Re: [tcpdump-workers] pcap file format documentation
Offhand I'd say this has nothing to do with truncation, since the truncated packet shouldn't be included in the clean pcap file. My guess would be that you've found a bug in one of ethereal's protocol dissectors. Jefferson, I finally got a chance to work on this. You are correct, there was no truncation. I wrote a quick script to read through them all, and all payload sizes match up, and there are no partial headers in the file, so my next step will be to look at the Ethereal Dissectors. Thanks for the help. Hopefully, I'll be allowed to send in the patch. Regards, Don - This is the tcpdump-workers list. Visit https://lists.sandelman.ca/ to unsubscribe.

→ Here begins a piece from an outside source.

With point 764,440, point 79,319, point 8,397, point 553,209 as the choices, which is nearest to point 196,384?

Re: [tcpdump-workers] pcap file format documentation
On Mar 24, 2006, at 1:35 PM, Don Morrison wrote: My apologies, what I said was incorrect. Running the command does not crash tcpdump, but the outputfile (clean.pcap) will crash Ethereal, so while both files are clean enough for tcpdump to display and not crash, not so for Ethereal. That doesn't mean that the problem is a result of an incomplete record at the end of the file; tcpdump and Ethereal can handle those OK. The problem is probably a crash in some dissector, due to a bug in the dissector. You should submit that to the Ethereal bugzilla at bugs.ethereal.com - preferably with a stack trace. Note that without a stack trace or a capture, it's unlikely that anybody will be able to do anything about it - there are 997,557 lines in all the .c and .h files in the directory containing Ethereal dissectors (stated as such because that counts comments, blank lines, etc.). If broken.pcap caused a crash or hang in tcpdump (when printing its output, not when writing it to a file with -w), there might be a bug in a tcpdump dissector as well. Note that the crash might be due to a *non*-truncated packet. - This is the tcpdump-workers list. Visit https://lists.sandelman.ca/ to unsubscribe.

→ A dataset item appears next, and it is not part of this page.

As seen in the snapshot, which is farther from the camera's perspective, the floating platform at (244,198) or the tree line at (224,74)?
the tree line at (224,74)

Re: [tcpdump-workers] pcap file format documentation
On 03/24/2006 04:35 PM, Don Morrison wrote: The trivial way to fix a truncated pcap file: tcpdump -r broken.pcap -w clean.pcap I tried this method, but it hangs tcpdump. That would be a bug in tcpdump. Why don't you send an example pcap file along that does this (or post it to a web or FTP site and send a URL), and state what version of tcpdump you are using. You did run tcpdump with no options other than -r and -w, right? My apologies, what I said was incorrect. Running the command does not crash tcpdump, but the outputfile (clean.pcap) will crash Ethereal, so while both files are clean enough for tcpdump to display and not crash, not so for Ethereal. Offhand I'd say this has nothing to do with truncation, since the truncated packet shouldn't be included in the clean pcap file. My guess would be that you've found a bug in one of ethereal's protocol dissectors. Just for grins, have you tried tethereal? Also, have you identified exactly what packet ethereal/tethereal crashes on? If so, extract just that packet from the pcap file into a separate pcap and see if it still crashes ethereal. There is at least one tool for noising up pcap files so it's fairly safe to release to others without fear that it might contain private data. Why am I using Ethereal? :) UMA decodes. Unfortunately, I cannot send you the pcap file because it would be a violation of my contract with the telecom I work for. Understood. Thanks very much for your help. No problem. -- Jefferson Ogata [EMAIL PROTECTED] NOAA Computer Incident Response Team (N-CIRT) [EMAIL PROTECTED] Never try to retrieve anything from a bear.--National Park Service - This is the tcpdump-workers list. Visit https://lists.sandelman.ca/ to unsubscribe.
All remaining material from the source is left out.